EXTRACT TO READ
——

Getting the Most from Your Carriers TroubleshootingDepartment


Getting the Most from Your Carrier’s Troubleshooting Department

Most carriers have a two-tier structure for handling problems. The first tier of people you meet are the entry-level customer service folks. These people generally work from a script that asks you specific questions to qualify your issue. After a customer service agent has all the information he or she needs, you’re given a trouble ticket number for tracking purposes.

If the first tier of customer service can’t resolve the problem, the trouble ticket is sent to the network technicians, who make up the next level of support. These people can manipulate the network, update switches, perform tests, and are empowered to fix the complex things that go wrong. These are the people you want to speak with when you have a complex issue.

 Tip  If you have a difficult and intricate issue, give the first-level customer service people just enough information to open the ticket and ask to chat with a technician. If you begin trying to tell the customer service rep all the minutiae of the problem, it might get lost in translation from you, to them, to the notes, to the tech. It’s always safer to simply get the ticket open, press for a tech, and then explain it all to the tech.

There are three points to keep in mind when chatting with the first-tier customer service staff:

  • The rep you talk to is probably working off a script that has required information. You can’t proceed without going through this stuff. If you don’t have all the information you need, things won’t go very far, so make sure you gather as many details as you can before you pick up the phone. For example, if you have a problem dialing a phone number in Alaska, but you don’t know the number you dialed because you lost your notes, the carrier can’t open the trouble ticket.

——

REQUIREMENT 1
Answer these questions about the text on carrier troubleshooting departments:
(a) What is given to you once a customer service agent has all the information he or she needs?
(b) Who makes up the next level of support after the first tier?
(c) How many points does the text say to keep in mind when talking with first-tier customer service staff?
REQUIREMENT 2
Carry the text on carrier troubleshooting departments forward from its last sentence.

DATA SECTION
——

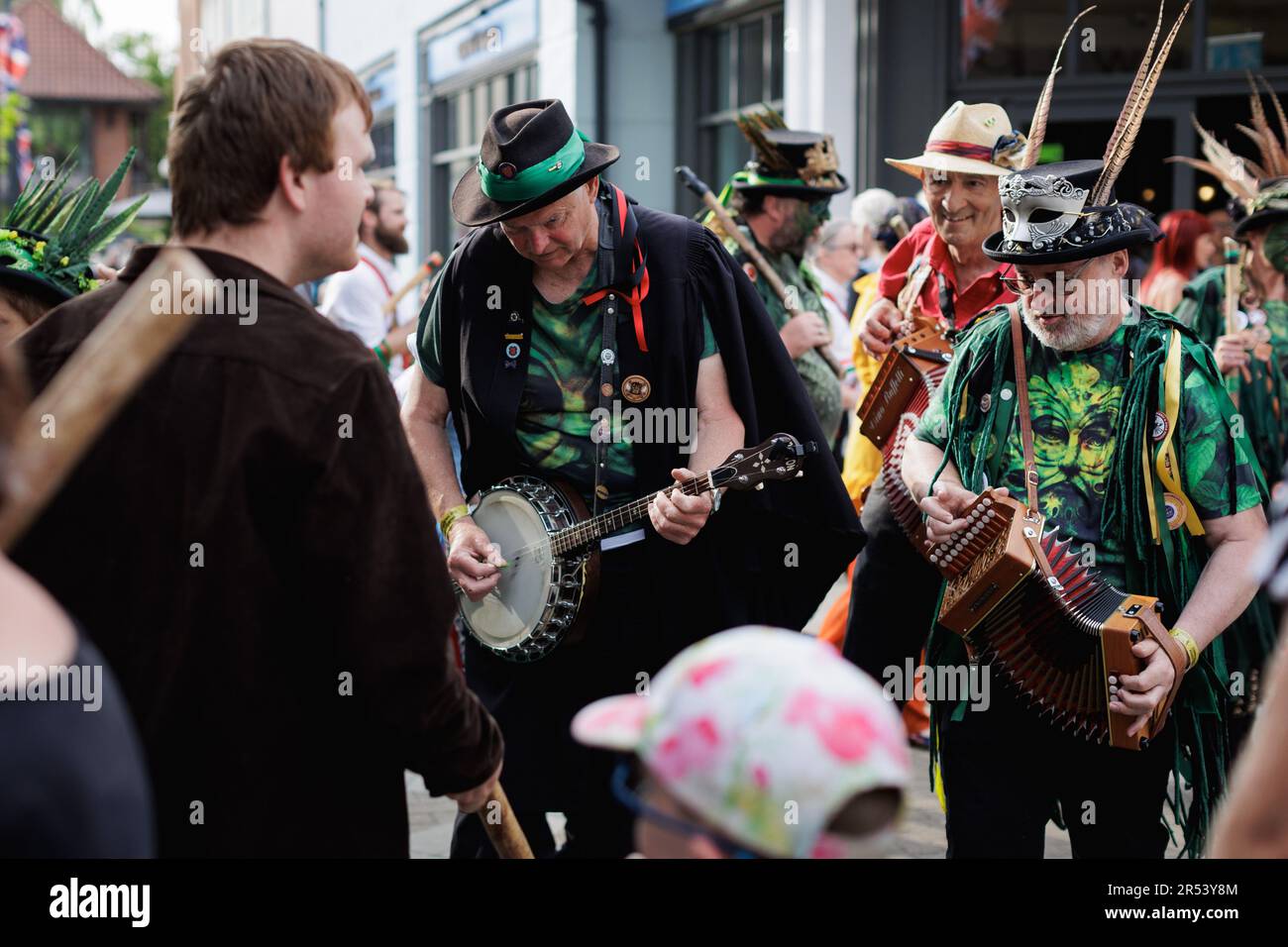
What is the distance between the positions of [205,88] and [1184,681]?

——

ANSWER SECTION 1
(a) A trouble ticket number, for tracking purposes.
(b) The network technicians.
(c) Three.

ANSWER SECTION 2
  • All the information you give guides how your problem is handled. If you tell the customer care rep that your dedicated circuit can’t dial to area code 414, the ticket will be sent to the dedicated department to test your T-1 lines. If the same problem happens when dialing phone numbers in the 414 area code from your switched phone lines, the trouble ticket is sent to the department in your carrier devoted to handling calls from the PSTN in the 414 area code to determine why that area code is failing.

     Remember  It is always preferable to open a trouble ticket as an outbound switched problem if it affects that call type. This option is always the most direct route to resolution and prevents your carrier from being distracted by inconsequential aspects of the problem. The same holds true for an issue that affects both your inbound and outbound toll-free calls to a specific area. Opening a trouble ticket as a toll-free problem focuses your carrier on the toll-free aspect of the call (SMS database construction, areas of coverage, and nuances that are particular to toll-free numbers), and not on the overall network (which is actually the source of the problem).

  • The person who opens your ticket is one of your greatest allies. He or she can escalate the ticket on your behalf, monitor its progress, and call in favors to resolve your issue. Because the customer service rep is capable of doing so much for you (and has the power to do nothing at all), always be nice. If the customer service person you are chatting with doesn’t understand what you are saying, graciously ask for a supervisor.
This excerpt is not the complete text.